==== MATERIAL FOR THIS TASK ====

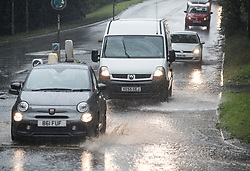 © Licensed to London News Pictures. 09/08/2017. Banstead, UK. Vehicles splash through flooding in Surrey as heavy downpours continue into the afternoon. Bands of heavy unseasonal rain are crossing the UK. Photo credit: Peter Macdiarmid/LNP
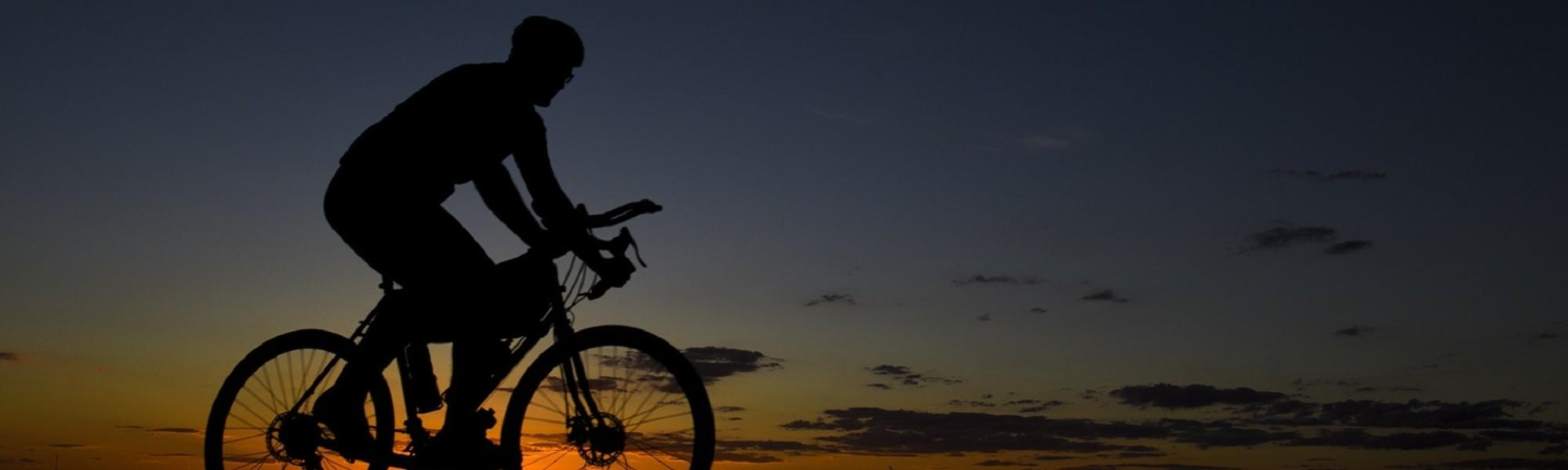 Mies ajaa pyörällä illansuussa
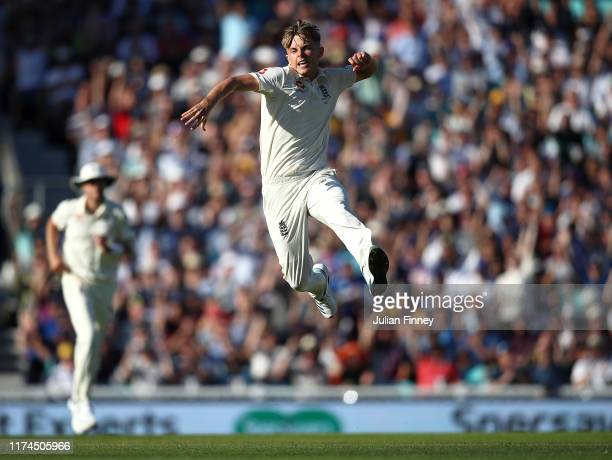 Sam Curran of England celebrates taking the wicket of Tim Paine of Australia during day two of the 5th Specsavers Ashes Test match between England...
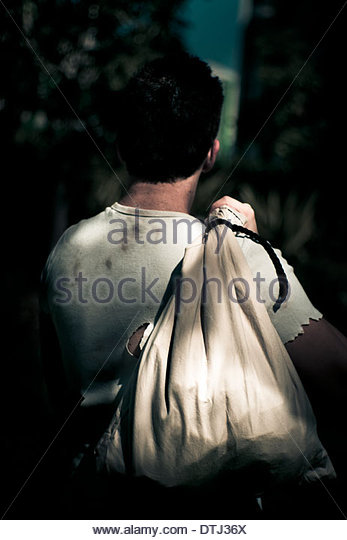 Time For A Change Of Location Said The Drifter Man Holding His Life Belonging In A Sack, Leaving Behind His Old - Stock Image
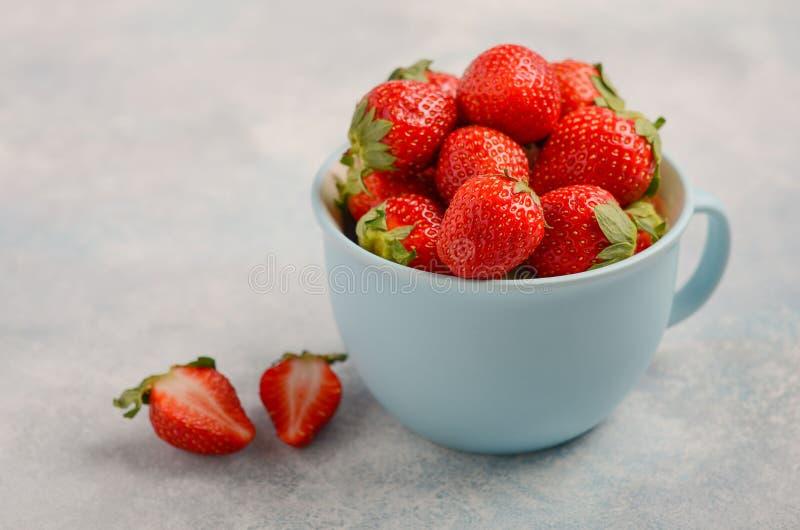 Reife süße Erdbeeren in der blauen Schale auf blauem konkretem Hintergrund stockbilder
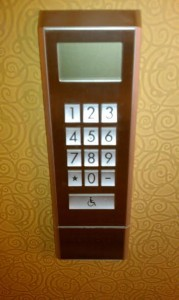 Picture of the elevator number pad at the hotel. It has a grey lcd screen on top, buttons numbered 0-9 below and a button labeled with a wheelchair icon at the bottom.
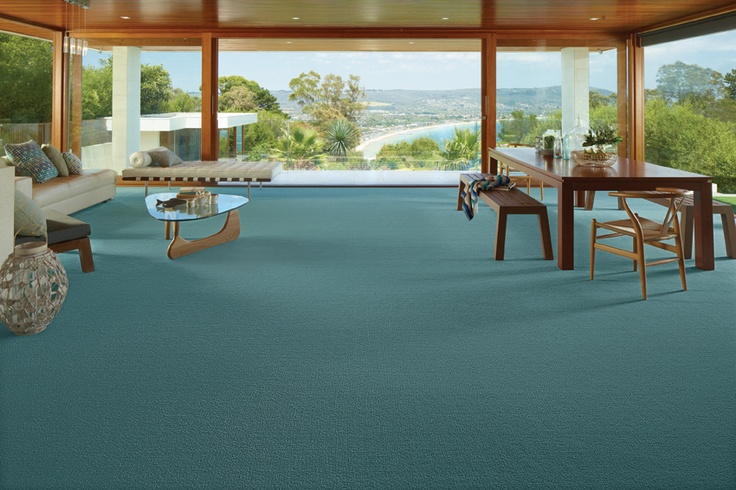 Time for a sea change? Reflect subtle ocean hues with a plush pile carpet in a blue-green shade, accent with mid timber tones and beachside décor of glass, woven cane and coral.  Credits - Carpet: Godfrey Hirst Carpets; Dining chairs: Replica Furniture; Cushions and decor on tables: Hermon & Hermon.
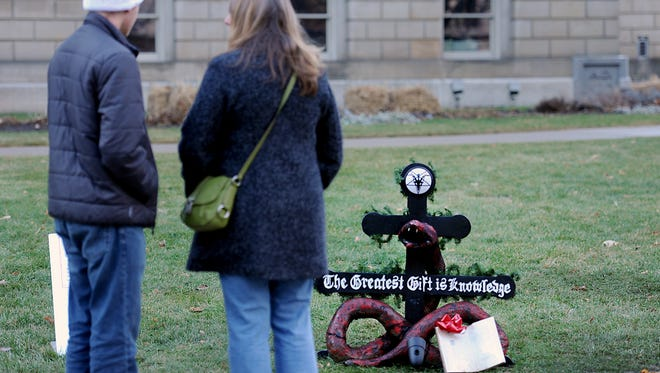 """People visit the  """"Snaketivity"""" scene in downtown Lansing Tuesday 12/23/2014 put up by the Satanic Temple of Detroit  on the grounds of the State Capitol.  The grounds at the Capitol are also hosting a small Nativity scene  .  Both displays must be taken down at night and put up in the morning."""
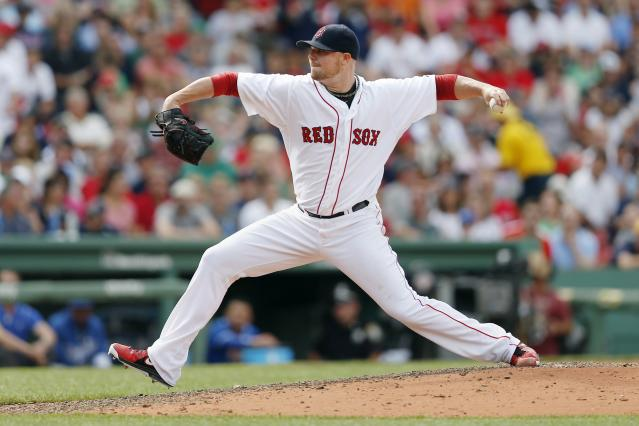 FILE - In this July 20, 2014, file photo, Boston Red Sox's Jon Lester pitches during the eighth inning of a baseball game against the Kansas City Royals, in Boston. A person with knowledge of the trade says the Athletics have won the Jon Lester sweepstakes, acquiring the left-hander along with outfielder Jonny Gomes from the Red Sox for slugging outfielder Yoenis Cespedes before Thursday's, July 31, 2014, trade deadline. The person spoke on condition of anonymity because neither club announced the deal.(AP Photo/Michael Dwyer, File)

====

### WHAT YOU HAVE TO DO
Copy out the entries above in full and exactly, skipping every picture.

### OUTPUT OF THE EXERCISE
 © Licensed to London News Pictures. 09/08/2017. Banstead, UK. Vehicles splash through flooding in Surrey as heavy downpours continue into the afternoon. Bands of heavy unseasonal rain are crossing the UK. Photo credit: Peter Macdiarmid/LNP
 Mies ajaa pyörällä illansuussa
 Sam Curran of England celebrates taking the wicket of Tim Paine of Australia during day two of the 5th Specsavers Ashes Test match between England...
 Time For A Change Of Location Said The Drifter Man Holding His Life Belonging In A Sack, Leaving Behind His Old - Stock Image
 Reife süße Erdbeeren in der blauen Schale auf blauem konkretem Hintergrund stockbilder
 Picture of the elevator number pad at the hotel. It has a grey lcd screen on top, buttons numbered 0-9 below and a button labeled with a wheelchair icon at the bottom.
 Time for a sea change? Reflect subtle ocean hues with a plush pile carpet in a blue-green shade, accent with mid timber tones and beachside décor of glass, woven cane and coral.  Credits - Carpet: Godfrey Hirst Carpets; Dining chairs: Replica Furniture; Cushions and decor on tables: Hermon & Hermon.
 """People visit the  """"Snaketivity"""" scene in downtown Lansing Tuesday 12/23/2014 put up by the Satanic Temple of Detroit  on the grounds of the State Capitol.  The grounds at the Capitol are also hosting a small Nativity scene  .  Both displays must be taken down at night and put up in the morning."""
 FILE - In this July 20, 2014, file photo, Boston Red Sox's Jon Lester pitches during the eighth inning of a baseball game against the Kansas City Royals, in Boston. A person with knowledge of the trade says the Athletics have won the Jon Lester sweepstakes, acquiring the left-hander along with outfielder Jonny Gomes from the Red Sox for slugging outfielder Yoenis Cespedes before Thursday's, July 31, 2014, trade deadline. The person spoke on condition of anonymity because neither club announced the deal.(AP Photo/Michael Dwyer, File)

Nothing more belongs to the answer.